CDC data warns Omicron is rapidly spreading in US
New data from the Centers for Disease Control and Prevention (CDC) indicate the Omicron variant is rapidly increasing in prevalence in the United States, accounting for nearly three percent of all cases sequenced in the country over the past week.
As scientists race to understand exactly what impact the recently emerged Omicron variant of SARS-CoV-2 has on disease severity and vaccine protection, case numbers continue to rapidly rise in many countries around the world. A new weekly update from the CDC tracking the proportions of different variants in the US is reporting extraordinary growth of Omicron.
The new data shows Omicron accounting for 2.9 percent of all sequenced cases in the US. This is up from 0.4 percent of sequenced cases just one week prior. The variant was found to be particularly prominent in New York and New Jersey, accounting for around 13 percent of sequenced cases.
A recent CDC briefing with public health officials around the country warned of a potential January surge in cases. Speaking to CNN about this CDC briefing Lori Tremmel Freeman, from the National Association of County and City Health Officials, said the biggest concern was a looming triple threat from Omicron alongside rising Delta variant cases and a resurgence in influenza.
"It's the combination. It's kind of the perfect storm of public health impacts here with Delta already impacting many areas of the country and jurisdictions," said Freeman. "We don't want to overwhelm systems more, but it looks like that we need to prepare for that because if this virus spreads that rapidly, even though it doesn't make people that sick, they're going to seek testing."

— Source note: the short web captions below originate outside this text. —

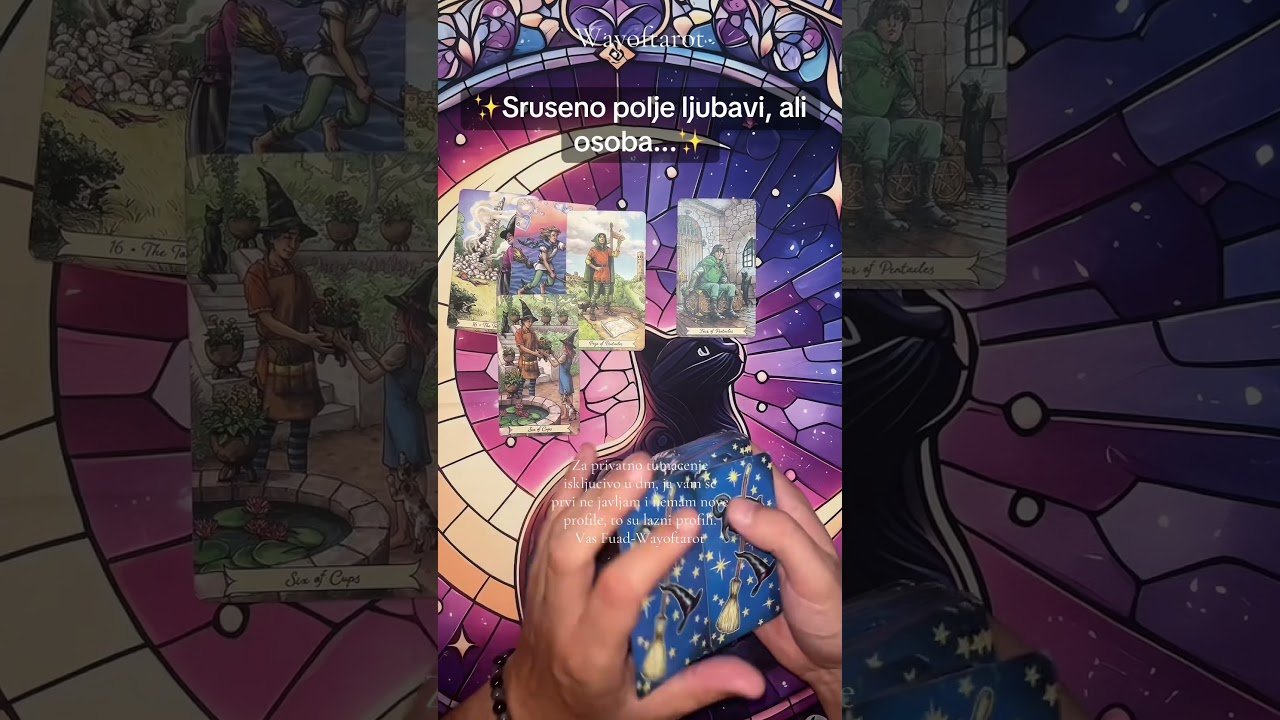 No momento, você está visualizando ✨Sruseno polje ljubavi, ali osoba✨ #tarot #tarotreading #tarotastro #tarotcards #wayoftarot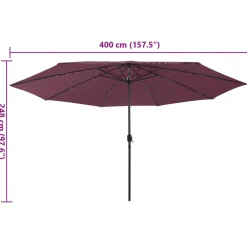 Maison Exclusive Parasols, Voiles D’Ombrage | - Parasol de jardin à 3 niveaux avec mât en aluminium vert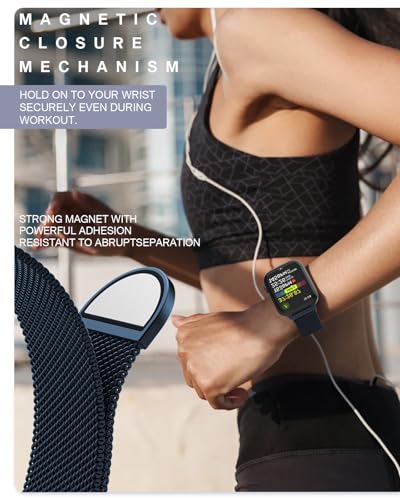 Image of Original Stainless Steel Milanese Loop Compatible with Apple Watch Band 38mm 40mm 41mm 42mm 44mm 45mm 46mm 49mm, Magnetic Clasp Band for iWatch Series 11 10 9 8 7 6 5 4, SE 3 2 1 Ultra3 2, Women & Men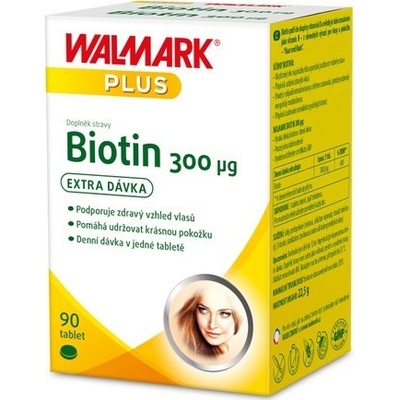 Walmark Biotin 300mcg 90 tabliet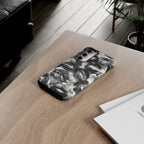 Black and Kiss Design Phone Case
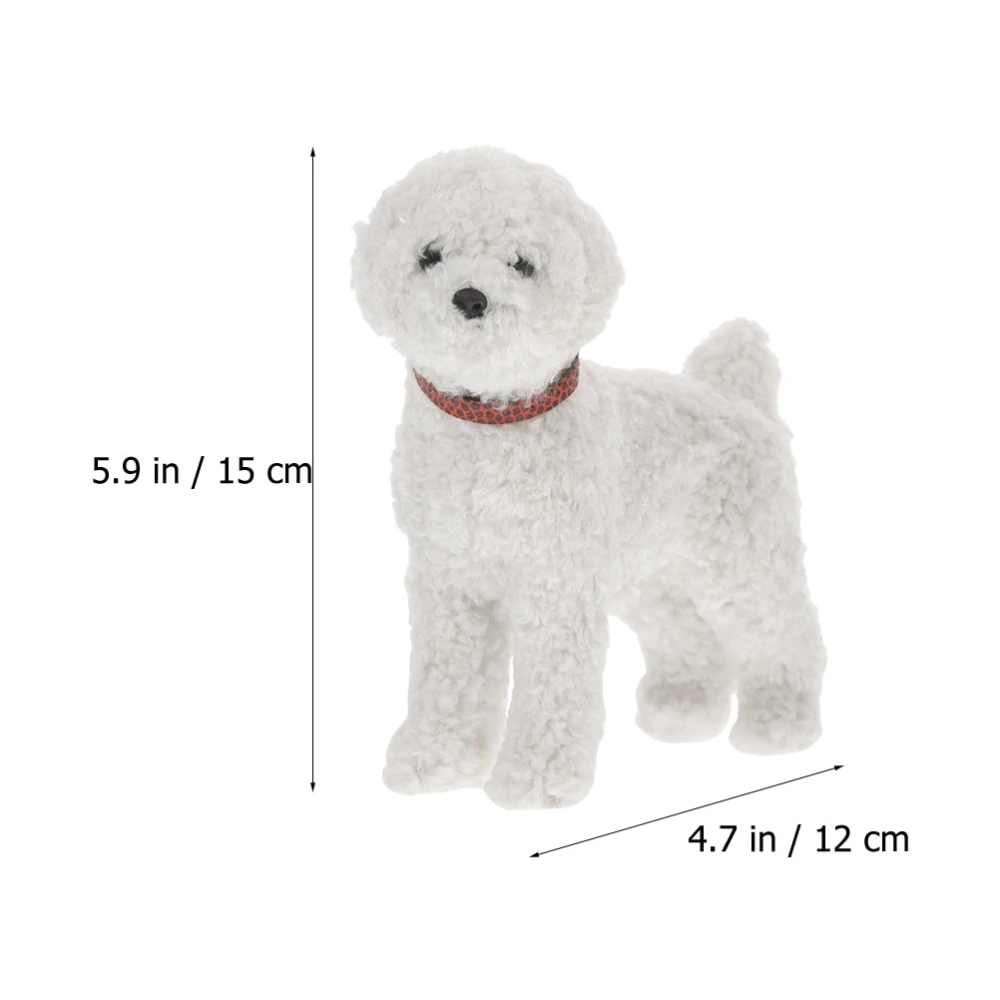 2Pcs Teddy Plush Doll Toy Cartoon Dog Figure Home Decoration Adorable Plush Toy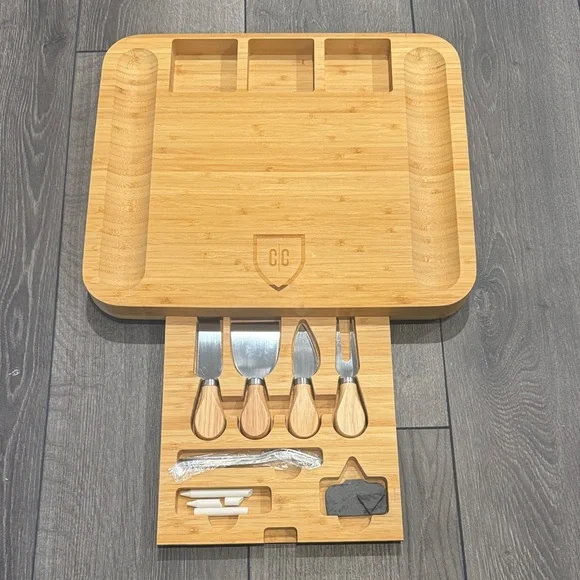 Carnivore Club Bamboo Charcuterie Board Set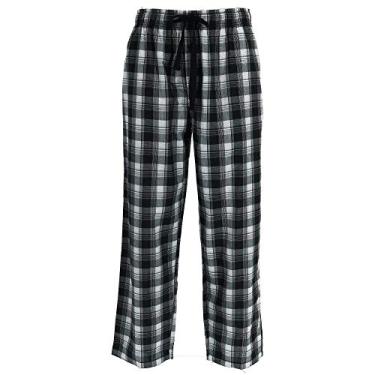 Imagem de Fruit of the Loom Calça de pijama masculina de tecido largo, Ébano, G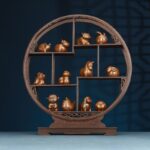 구리 12지신 동물 쥐 소 호랑이 토끼 용 뱀 말 양 원숭이 닭 개 돼지 귀여운 장식품 거실 장식 선물 - 이미지 2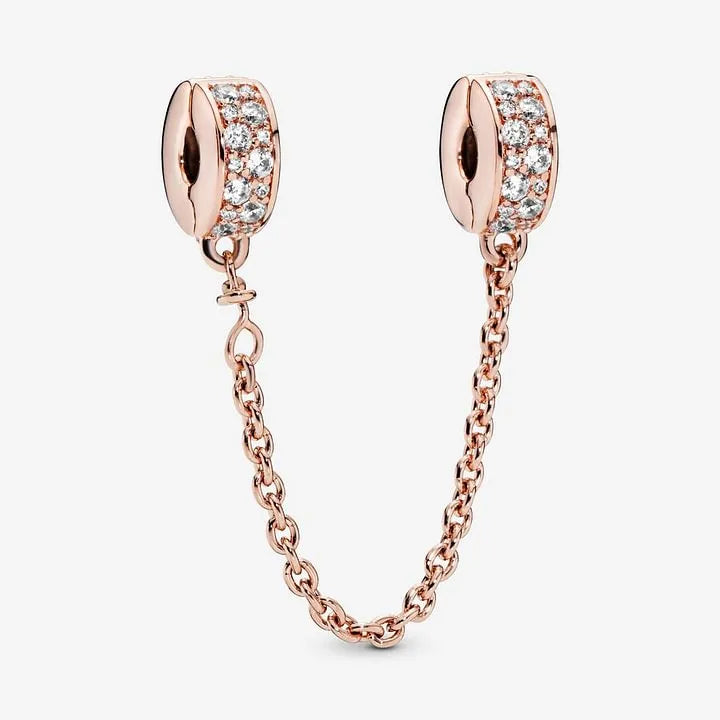 Full rose gold cherry blossom set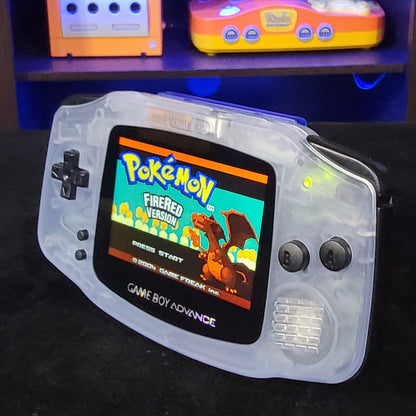 Glacial GameBoy Advance GBA Console with iPS Backlight Backlit LCD MOD
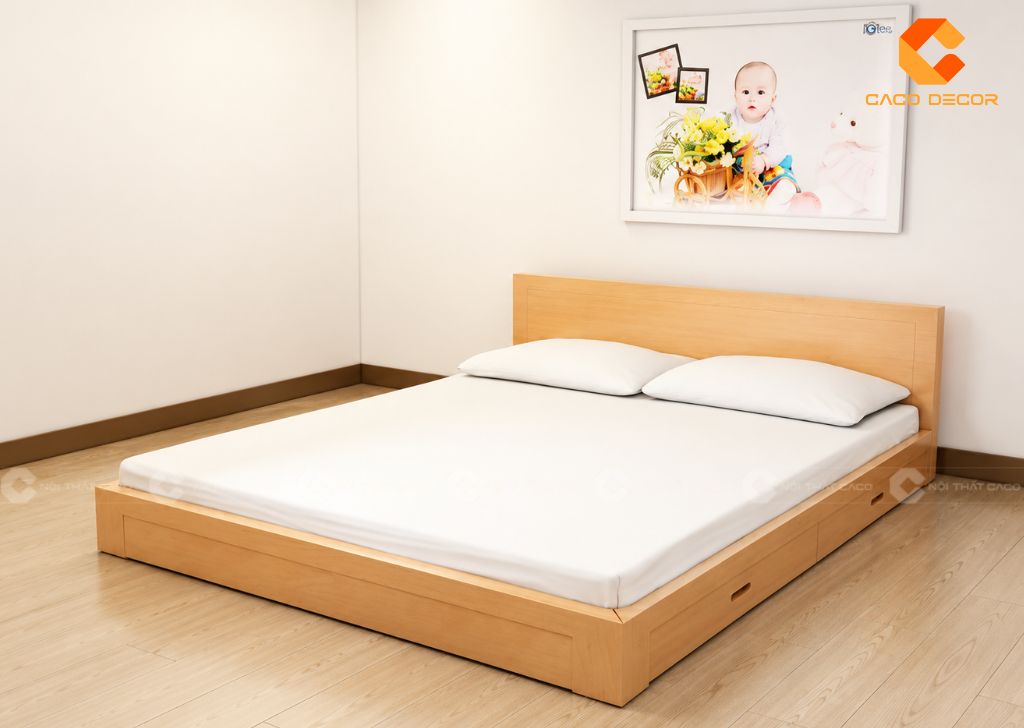 Giường Bệt Kiểu Nhật Đẹp: 30+ Mẫu Thiết Kế Hiện Đại, Giá Tốt 23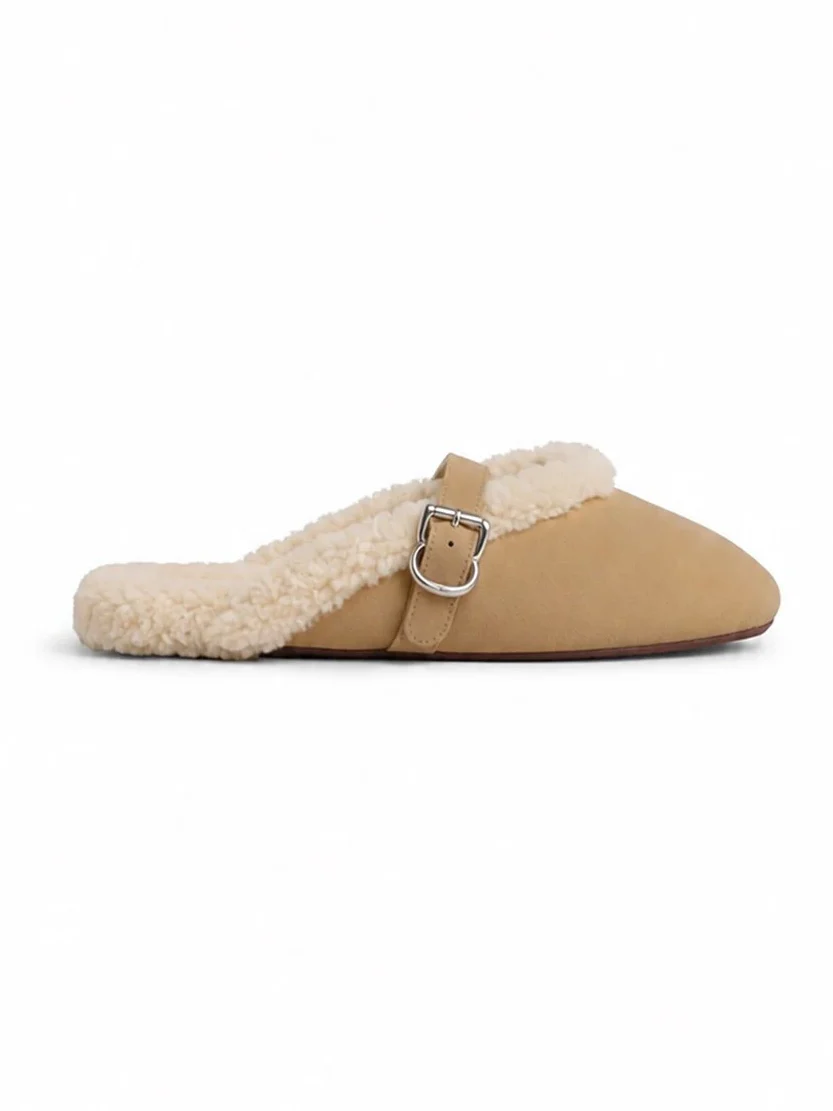 Alaïa Mules In Merino Shearling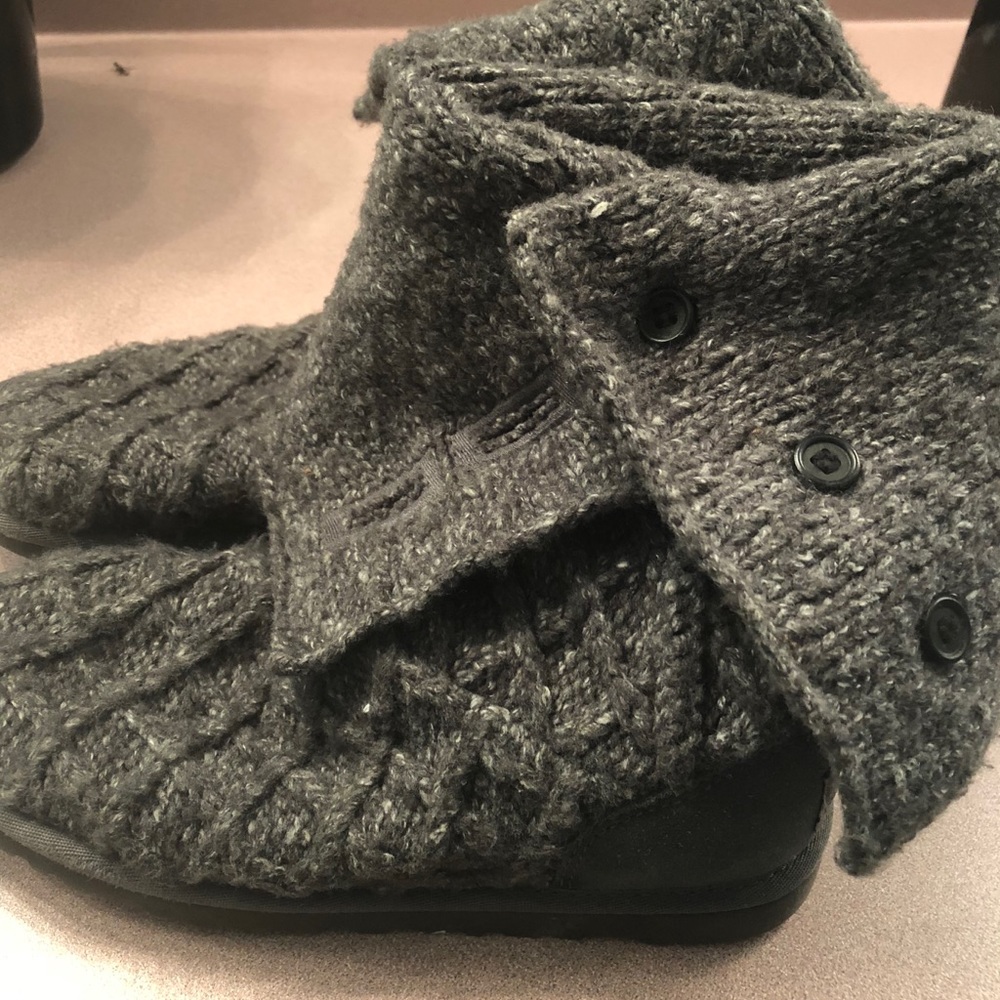 Ugg Cardy knit slouch boots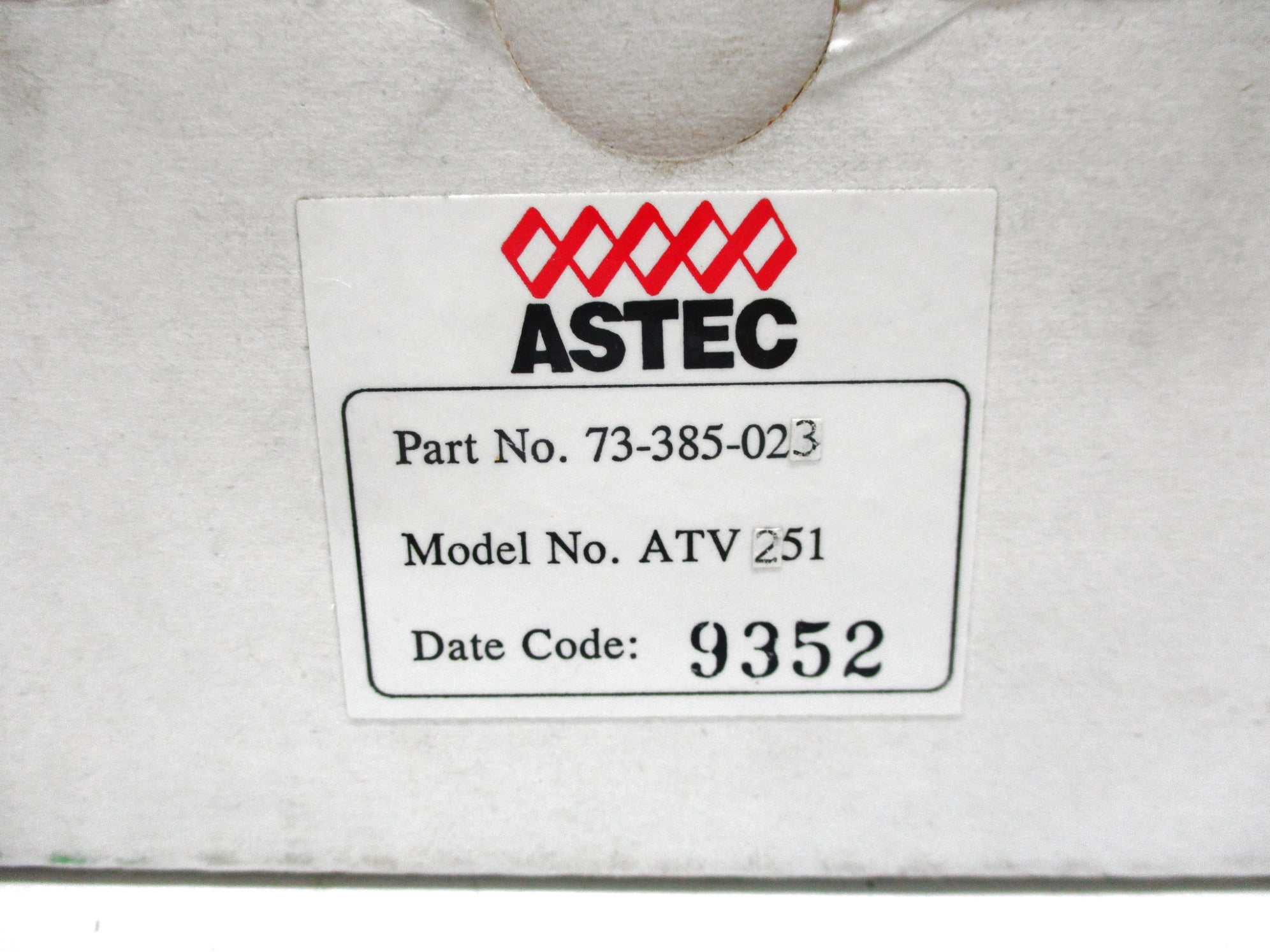 ASTEC ATV251 73-385-023 NSMP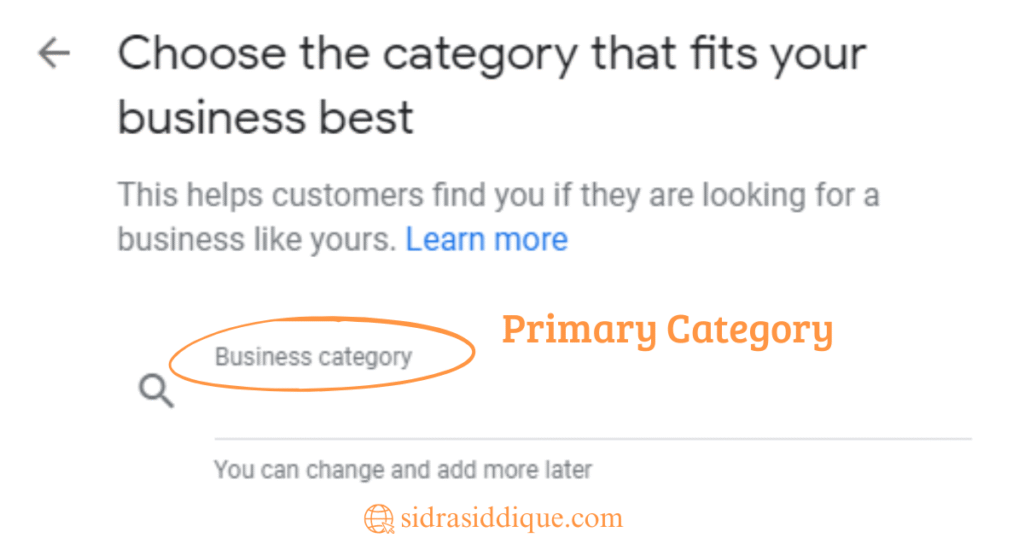 Add Keywords as Primary and Secondary Business Categories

CDC Director Rochelle Walensky also tweeted new data on the effectiveness of third vaccine doses. The data, tracking weekly case loads in nursing homes, reveals increasing breakthrough infections in two-dose vaccinated people. However, a third COVID-19 vaccine dose led to 10 times fewer positive cases.
New data on #COVID19 cases among nursing home residents show:— Rochelle Walensky, MD, MPH (@CDCDirector) December 15, 2021
1.Highest weekly COVID-19 case rates are in the unvaccinated
2.Cases are increasing among unvaccinated & fully vaccinated without a booster
3.Fully vaccinated + boosted have a 10x lower rate of getting SARS-CoV-2 pic.twitter.com/HQXl6FzOWa
This nursing home data of course mostly covers a period of time prior to the Omicron variant appearing. But recent emerging evidence from Pfizer and other researchers does indicate a third vaccine dose should restore a great deal of protection against infection lost in the face of Omicron’s ability to break through two vaccine doses.
While it is increasingly evident the Omicron variant is more transmissible compared to prior variants it still is unclear whether it generates severe disease. A lot of eyes are currently on the UK as it is experiencing one of the heaviest Omicron waves the world has yet seen.
As caseloads in the UK hit record highs, the National Heath Service is preparing for a subsequent wave of hospitalizations, which generally lag a couple of weeks behind new cases. Jenny Harries, head of the UK Health Security Agency, has called the growth rate of Omicron “staggering” and warned of a potential surge in hospitalizations over the coming weeks.
In the US many hospitals are already at critical points with Delta variant cases. An unprecedented message from the Mayo Clinic indicates its hospitals are currently full and overwhelmed with COVID-19 cases, and this is before the influence of Omicron has been felt.
We’re heartbroken. We’re overwhelmed. The situation is critical. Please get vaccinated, wear a mask, wash your hands and get tested for COVID if you feel sick. pic.twitter.com/U3ZCUSW2JD— MayoPCCM (@MayoPCCM) December 13, 2021
“Now, an ominous question looms: will you be able to get care from your local community hospital without delay?” the message asks. “Today, that’s uncertain. Your access to health care is being seriously threatened by COVID-19. We need to stop the spread!”